* _WHAT IS NEEDED_: Copy out all the lines exactly. Omit pictures.

* _DATASET ROWS_:

+-------+

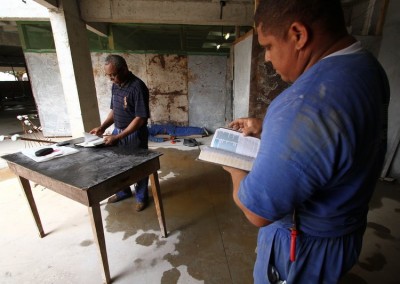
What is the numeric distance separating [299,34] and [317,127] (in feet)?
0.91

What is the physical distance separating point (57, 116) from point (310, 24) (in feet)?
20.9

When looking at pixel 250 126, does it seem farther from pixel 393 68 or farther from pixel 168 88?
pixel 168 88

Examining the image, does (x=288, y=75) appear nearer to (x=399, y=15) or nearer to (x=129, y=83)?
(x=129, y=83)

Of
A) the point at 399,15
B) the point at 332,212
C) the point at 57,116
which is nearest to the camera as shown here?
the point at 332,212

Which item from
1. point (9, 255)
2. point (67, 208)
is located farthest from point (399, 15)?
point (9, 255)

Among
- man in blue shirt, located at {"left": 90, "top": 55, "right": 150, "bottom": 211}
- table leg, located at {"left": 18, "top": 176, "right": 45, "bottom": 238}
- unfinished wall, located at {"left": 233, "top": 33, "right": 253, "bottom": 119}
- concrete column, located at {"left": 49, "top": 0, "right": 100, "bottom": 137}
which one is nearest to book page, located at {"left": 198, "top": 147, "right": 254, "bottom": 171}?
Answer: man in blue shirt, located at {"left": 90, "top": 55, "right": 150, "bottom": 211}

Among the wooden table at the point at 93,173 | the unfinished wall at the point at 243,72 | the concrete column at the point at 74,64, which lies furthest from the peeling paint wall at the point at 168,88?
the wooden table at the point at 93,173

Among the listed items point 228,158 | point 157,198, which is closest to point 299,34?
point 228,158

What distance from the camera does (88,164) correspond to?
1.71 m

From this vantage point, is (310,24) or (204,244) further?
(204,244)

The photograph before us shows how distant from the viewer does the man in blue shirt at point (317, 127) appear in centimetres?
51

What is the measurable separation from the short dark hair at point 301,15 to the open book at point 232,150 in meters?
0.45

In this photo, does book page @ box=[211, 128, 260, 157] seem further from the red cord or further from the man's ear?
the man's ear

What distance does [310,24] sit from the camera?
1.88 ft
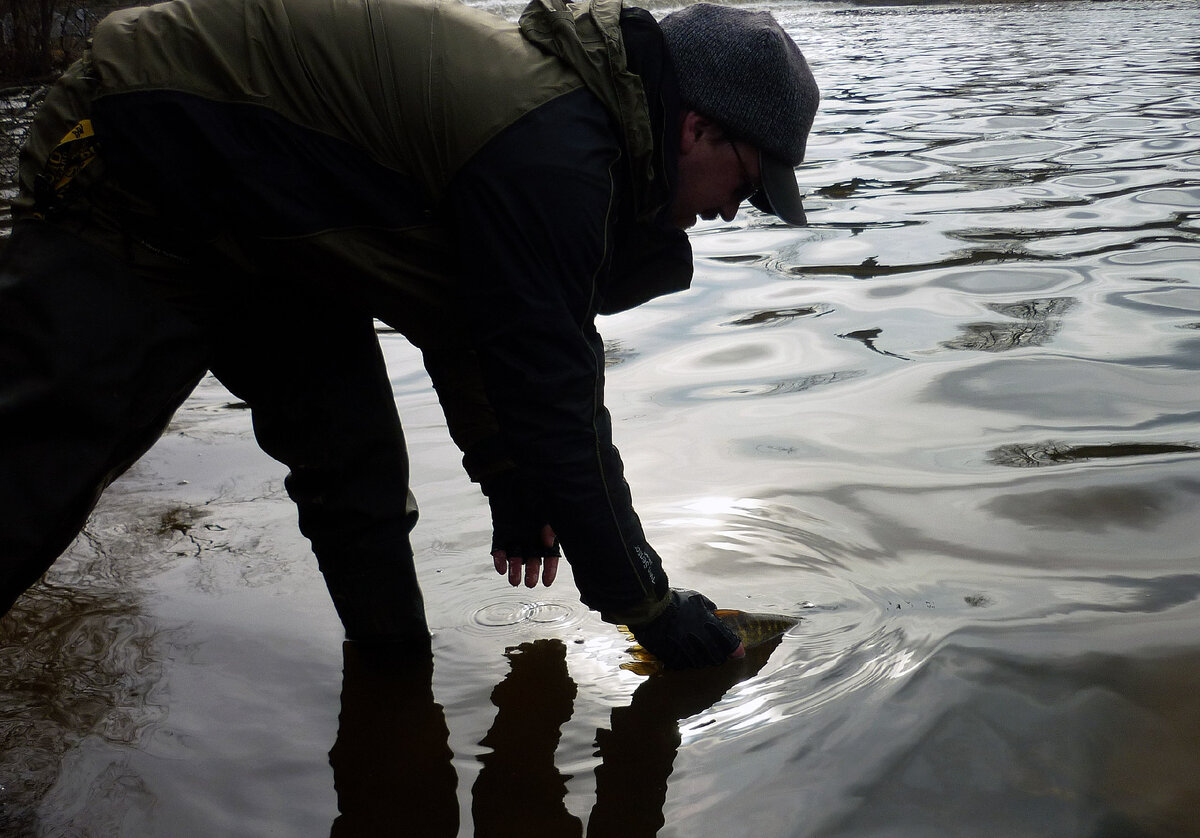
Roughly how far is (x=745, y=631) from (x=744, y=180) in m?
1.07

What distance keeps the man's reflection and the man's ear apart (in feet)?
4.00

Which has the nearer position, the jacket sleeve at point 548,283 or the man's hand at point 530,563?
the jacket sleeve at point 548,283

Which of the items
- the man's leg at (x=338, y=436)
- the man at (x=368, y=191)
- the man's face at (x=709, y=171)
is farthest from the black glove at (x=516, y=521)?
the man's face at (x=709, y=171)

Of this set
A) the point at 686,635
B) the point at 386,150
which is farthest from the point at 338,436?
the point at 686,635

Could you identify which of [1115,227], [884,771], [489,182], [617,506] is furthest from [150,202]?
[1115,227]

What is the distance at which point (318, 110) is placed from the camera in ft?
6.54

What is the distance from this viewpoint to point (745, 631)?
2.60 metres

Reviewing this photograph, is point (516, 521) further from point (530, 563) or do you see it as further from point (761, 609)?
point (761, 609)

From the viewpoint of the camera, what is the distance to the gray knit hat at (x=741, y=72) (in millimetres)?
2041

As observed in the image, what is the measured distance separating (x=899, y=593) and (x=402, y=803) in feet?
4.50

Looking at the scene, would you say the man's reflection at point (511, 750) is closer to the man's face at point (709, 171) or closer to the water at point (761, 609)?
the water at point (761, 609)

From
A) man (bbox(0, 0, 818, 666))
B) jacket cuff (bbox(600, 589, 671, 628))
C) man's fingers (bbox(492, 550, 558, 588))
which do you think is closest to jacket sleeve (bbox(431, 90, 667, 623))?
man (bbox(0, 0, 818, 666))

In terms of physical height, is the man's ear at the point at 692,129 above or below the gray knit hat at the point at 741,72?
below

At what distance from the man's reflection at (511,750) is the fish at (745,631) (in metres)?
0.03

+-------+

* _RESULT_:
What is the numeric distance separating [299,34] and [317,127] (in feet)?
0.91

What is the physical distance separating point (57, 116) from point (310, 24) (in feet)?
20.9

When looking at pixel 250 126, does it seem farther from pixel 393 68 or farther from pixel 168 88?
pixel 168 88

Examining the image, does (x=288, y=75) appear nearer to (x=399, y=15) or nearer to (x=129, y=83)?
(x=129, y=83)

Of
A) the point at 399,15
B) the point at 332,212
C) the point at 57,116
which is nearest to the camera as shown here?
the point at 332,212

Which item from
1. point (9, 255)
2. point (67, 208)
is located farthest from point (399, 15)?
point (9, 255)

Among
- man in blue shirt, located at {"left": 90, "top": 55, "right": 150, "bottom": 211}
- table leg, located at {"left": 18, "top": 176, "right": 45, "bottom": 238}
- unfinished wall, located at {"left": 233, "top": 33, "right": 253, "bottom": 119}
- concrete column, located at {"left": 49, "top": 0, "right": 100, "bottom": 137}
which one is nearest to book page, located at {"left": 198, "top": 147, "right": 254, "bottom": 171}?
Answer: man in blue shirt, located at {"left": 90, "top": 55, "right": 150, "bottom": 211}

Among the wooden table at the point at 93,173 | the unfinished wall at the point at 243,72 | the concrete column at the point at 74,64, which lies furthest from the peeling paint wall at the point at 168,88?
the wooden table at the point at 93,173

Among the listed items point 228,158 | point 157,198, which is closest to point 299,34?
point 228,158

What distance from the camera does (88,164) correspond to?
1.71 m

From this vantage point, is (310,24) or (204,244) further?
(204,244)

The photograph before us shows how distant from the viewer does the man in blue shirt at point (317, 127) appear in centimetres?
51

What is the measurable separation from the short dark hair at point 301,15 to the open book at point 232,150 in meters?
0.45

In this photo, does book page @ box=[211, 128, 260, 157] seem further from the red cord or further from the man's ear?
the man's ear

What distance does [310,24] sit from the camera?
1.88 ft
Roughly how far is (x=745, y=631) from (x=744, y=180) in m?
1.07

What distance keeps the man's reflection and the man's ear apart (in feet)?
4.00

Which has the nearer position, the jacket sleeve at point 548,283 or the man's hand at point 530,563?
the jacket sleeve at point 548,283

Which of the items
- the man's leg at (x=338, y=436)
- the man at (x=368, y=191)
- the man's face at (x=709, y=171)
is farthest from the black glove at (x=516, y=521)?
the man's face at (x=709, y=171)

Of this set
A) the point at 686,635
B) the point at 386,150
which is farthest from the point at 338,436?
the point at 686,635

Could you identify which of [1115,227], [884,771], [489,182], [617,506] is furthest from [150,202]?
[1115,227]

What is the distance at which point (318, 110) is placed from the camera in ft?
6.54

What is the distance from this viewpoint to point (745, 631)?
2.60 metres

Reviewing this photograph, is point (516, 521) further from point (530, 563) or do you see it as further from point (761, 609)?
point (761, 609)

From the viewpoint of the camera, what is the distance to the gray knit hat at (x=741, y=72) (in millimetres)?
2041

As observed in the image, what is the measured distance separating (x=899, y=593) and (x=402, y=803) in feet?
4.50

Looking at the scene, would you say the man's reflection at point (511, 750) is closer to the man's face at point (709, 171) or closer to the water at point (761, 609)?
the water at point (761, 609)

From
A) man (bbox(0, 0, 818, 666))
B) jacket cuff (bbox(600, 589, 671, 628))
C) man's fingers (bbox(492, 550, 558, 588))
which do you think is closest to jacket sleeve (bbox(431, 90, 667, 623))?
man (bbox(0, 0, 818, 666))

In terms of physical height, is the man's ear at the point at 692,129 above or below the gray knit hat at the point at 741,72?
below

At what distance from the man's reflection at (511,750) is the fish at (745,631) (in metres)?
0.03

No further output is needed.